The socialist revolution is the most radical break with oppression and exploitation in history. Exploitation and oppression will not exist in a socialist society. Commodity production, that is, production for sale or exchange on the market, will not exist. The system of wage labour will be abolished and the guiding principle of labour will be “from each according to ability, to each according to need.” The means of production will be held communally and private property will be eliminated. With the abolition of classes and class distinctions, all social and political inequality arising from them will disappear. The conflicts of interest between workers and farmers, town and country, manual and intellectual labour will disappear. As classes will not exist, the state will not be necessary as an instrument of class rule and will gradually have withered away. We believe that people will not be free until we are able to determine our destiny. The goal of the Socialist Party is to abolish the existing mode of production (the wage system) and to allow the means of production to be converted into the common property of society. The Socialist Party calls upon all the workers to join it in its struggle to reach this goal, and thus bring into the world a new society in which peace, fraternity, and human brotherhood will be the dominant ideals. The struggle against the capitalist class and against all exploitation can only end in all that is produced by the workers must benefit the people themselves.

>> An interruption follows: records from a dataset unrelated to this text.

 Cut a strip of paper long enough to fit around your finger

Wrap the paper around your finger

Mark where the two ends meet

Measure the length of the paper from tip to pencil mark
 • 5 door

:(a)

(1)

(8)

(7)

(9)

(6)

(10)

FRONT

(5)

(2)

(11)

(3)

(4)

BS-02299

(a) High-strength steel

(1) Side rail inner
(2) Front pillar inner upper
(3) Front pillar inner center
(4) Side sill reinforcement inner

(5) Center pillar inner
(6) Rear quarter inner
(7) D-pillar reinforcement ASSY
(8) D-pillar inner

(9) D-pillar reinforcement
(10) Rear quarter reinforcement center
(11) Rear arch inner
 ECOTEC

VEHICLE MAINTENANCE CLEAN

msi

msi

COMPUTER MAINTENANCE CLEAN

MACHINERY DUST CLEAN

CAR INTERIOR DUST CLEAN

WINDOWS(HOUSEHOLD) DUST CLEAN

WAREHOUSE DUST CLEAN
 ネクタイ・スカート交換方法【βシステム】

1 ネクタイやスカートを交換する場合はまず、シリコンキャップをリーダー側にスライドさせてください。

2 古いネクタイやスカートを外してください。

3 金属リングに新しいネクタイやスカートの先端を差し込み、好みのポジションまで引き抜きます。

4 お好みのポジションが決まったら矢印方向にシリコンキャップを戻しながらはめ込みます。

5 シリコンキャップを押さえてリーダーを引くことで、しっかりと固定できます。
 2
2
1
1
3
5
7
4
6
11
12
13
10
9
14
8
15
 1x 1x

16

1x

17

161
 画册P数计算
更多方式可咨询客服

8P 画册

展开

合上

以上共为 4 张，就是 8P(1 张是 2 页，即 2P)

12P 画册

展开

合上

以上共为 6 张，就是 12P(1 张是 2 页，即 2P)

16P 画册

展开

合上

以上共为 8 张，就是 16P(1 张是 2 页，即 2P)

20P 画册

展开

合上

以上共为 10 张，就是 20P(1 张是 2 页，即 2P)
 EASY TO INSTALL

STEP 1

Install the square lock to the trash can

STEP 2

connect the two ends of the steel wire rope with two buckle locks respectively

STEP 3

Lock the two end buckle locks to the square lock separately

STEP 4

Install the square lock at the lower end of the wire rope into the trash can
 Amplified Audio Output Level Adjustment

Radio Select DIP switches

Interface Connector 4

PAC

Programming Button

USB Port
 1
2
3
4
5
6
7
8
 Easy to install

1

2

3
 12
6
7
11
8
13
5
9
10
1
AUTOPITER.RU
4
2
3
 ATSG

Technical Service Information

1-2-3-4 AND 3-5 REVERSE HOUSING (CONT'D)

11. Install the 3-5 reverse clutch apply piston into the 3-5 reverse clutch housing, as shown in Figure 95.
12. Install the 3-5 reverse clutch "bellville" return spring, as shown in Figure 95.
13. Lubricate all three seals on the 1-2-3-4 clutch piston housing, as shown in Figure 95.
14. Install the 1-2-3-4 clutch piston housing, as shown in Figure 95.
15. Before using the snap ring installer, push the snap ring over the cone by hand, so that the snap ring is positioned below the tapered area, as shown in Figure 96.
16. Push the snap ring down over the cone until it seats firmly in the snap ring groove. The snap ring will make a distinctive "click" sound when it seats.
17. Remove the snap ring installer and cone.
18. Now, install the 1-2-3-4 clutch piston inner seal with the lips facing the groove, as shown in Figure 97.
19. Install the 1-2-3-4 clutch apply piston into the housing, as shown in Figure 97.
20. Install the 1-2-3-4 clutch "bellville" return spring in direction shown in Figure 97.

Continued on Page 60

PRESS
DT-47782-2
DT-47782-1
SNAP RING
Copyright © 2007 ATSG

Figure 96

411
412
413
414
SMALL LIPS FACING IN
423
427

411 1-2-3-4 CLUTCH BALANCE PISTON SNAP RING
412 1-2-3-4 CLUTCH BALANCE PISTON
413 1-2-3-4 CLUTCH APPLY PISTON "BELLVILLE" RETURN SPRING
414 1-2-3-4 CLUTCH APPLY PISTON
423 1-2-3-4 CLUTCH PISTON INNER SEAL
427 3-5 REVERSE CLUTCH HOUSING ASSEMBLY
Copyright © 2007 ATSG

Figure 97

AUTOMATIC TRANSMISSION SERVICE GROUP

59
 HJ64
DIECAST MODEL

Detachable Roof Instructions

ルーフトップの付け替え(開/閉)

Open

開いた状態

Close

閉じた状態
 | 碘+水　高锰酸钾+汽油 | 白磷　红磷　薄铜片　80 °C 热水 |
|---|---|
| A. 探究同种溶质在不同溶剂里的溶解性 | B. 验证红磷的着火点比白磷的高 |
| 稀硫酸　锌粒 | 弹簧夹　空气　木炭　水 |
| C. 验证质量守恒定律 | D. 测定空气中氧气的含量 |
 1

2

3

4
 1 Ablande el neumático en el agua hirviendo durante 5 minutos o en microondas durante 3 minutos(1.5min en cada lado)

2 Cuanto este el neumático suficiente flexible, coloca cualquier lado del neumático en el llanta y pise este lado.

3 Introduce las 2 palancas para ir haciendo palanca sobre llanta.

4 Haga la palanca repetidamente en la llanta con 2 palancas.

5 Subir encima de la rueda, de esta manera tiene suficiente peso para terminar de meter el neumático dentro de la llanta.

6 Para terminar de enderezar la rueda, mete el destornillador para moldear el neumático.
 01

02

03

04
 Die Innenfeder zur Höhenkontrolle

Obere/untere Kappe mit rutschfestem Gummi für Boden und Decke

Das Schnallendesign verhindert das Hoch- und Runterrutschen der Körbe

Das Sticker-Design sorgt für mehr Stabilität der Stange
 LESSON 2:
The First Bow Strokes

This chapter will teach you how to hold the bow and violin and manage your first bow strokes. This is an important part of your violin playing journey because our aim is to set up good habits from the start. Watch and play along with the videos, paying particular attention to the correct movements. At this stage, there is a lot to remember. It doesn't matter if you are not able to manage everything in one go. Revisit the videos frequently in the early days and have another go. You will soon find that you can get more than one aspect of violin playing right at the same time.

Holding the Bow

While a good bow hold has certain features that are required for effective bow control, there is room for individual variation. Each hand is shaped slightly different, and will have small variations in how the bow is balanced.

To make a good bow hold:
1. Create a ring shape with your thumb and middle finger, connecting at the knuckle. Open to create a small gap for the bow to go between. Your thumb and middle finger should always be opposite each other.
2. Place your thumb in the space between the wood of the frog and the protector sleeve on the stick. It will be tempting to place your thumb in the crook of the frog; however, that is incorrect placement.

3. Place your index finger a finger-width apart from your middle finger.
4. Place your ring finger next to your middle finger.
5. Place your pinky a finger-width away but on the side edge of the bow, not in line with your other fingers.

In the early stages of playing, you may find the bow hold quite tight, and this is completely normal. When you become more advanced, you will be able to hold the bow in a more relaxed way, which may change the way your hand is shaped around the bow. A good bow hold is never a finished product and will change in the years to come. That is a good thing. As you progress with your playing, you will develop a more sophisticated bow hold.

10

The ruling class puts forth the claim, in one form or another, that it has the right to rule, to govern; to own, manage and control. At one time the method is blandishment and wooing of the working class, at another chicanery and conspiracy, at another use of the police power of the state, and force. One of the aims of the ruling class is to conceal the fact that political, social and economic power is in the hands of a small minority. The ruling class, in the course of the decades, has come to accept, grudgingly the trade unions of the working class. On the whole, capitalism can live side by side with the unions. The ruling class ensures its ideas prevail in the trade unions. The ruling class schemes and conspires in all manner of ways to accomplish this. But when workers begin moving toward political organization and action as a class that is going too far. All political organization and action has or should have one main practical aim: to take control of the state to achieve social power for the class which the particular political organization represents. The role of the ruling class is to head off any real independent political direction of labour and to keep the workers’ parties inside the framework of bourgeois politics and subordinate to the bourgeois parties. A working class organised politically would inevitably be forced into a political struggle with the capitalists. The sacred property rights of the capitalist class would be placed in jeopardy, the dictatorship of capital would be revealed. What transpires in capitalist society is not apparent to workers, hence, they are enticed into class collaboration, full of compromise and concessions, enmeshed in a process subservience and docility. The main reason is not the lack of militancy but of political consciousness. The militancy of the workers remains on the bread-and-butter level. It is not necessary that the ruling class be identical in every country. It is sufficient that they conform to the requirements of the ruling class, in any country and any era, that they perpetuate their class and protect their property relations. A government may change but the class and property relations remain unchanged. Different bottoms may sit in the same seat of power.
Unless we in the Socialist Party carry out a mass campaign of education among our fellow-workers based upon clear, keen, socialist analysis of social, economic and political conditions and events, unless we build on sound revolutionary socialist principles, a Trump or Farage will invariably will win out taking advantage of workers’ feelings of hopelessness. Right now, we need to turn the tide for the workers of the world on their march to world socialism.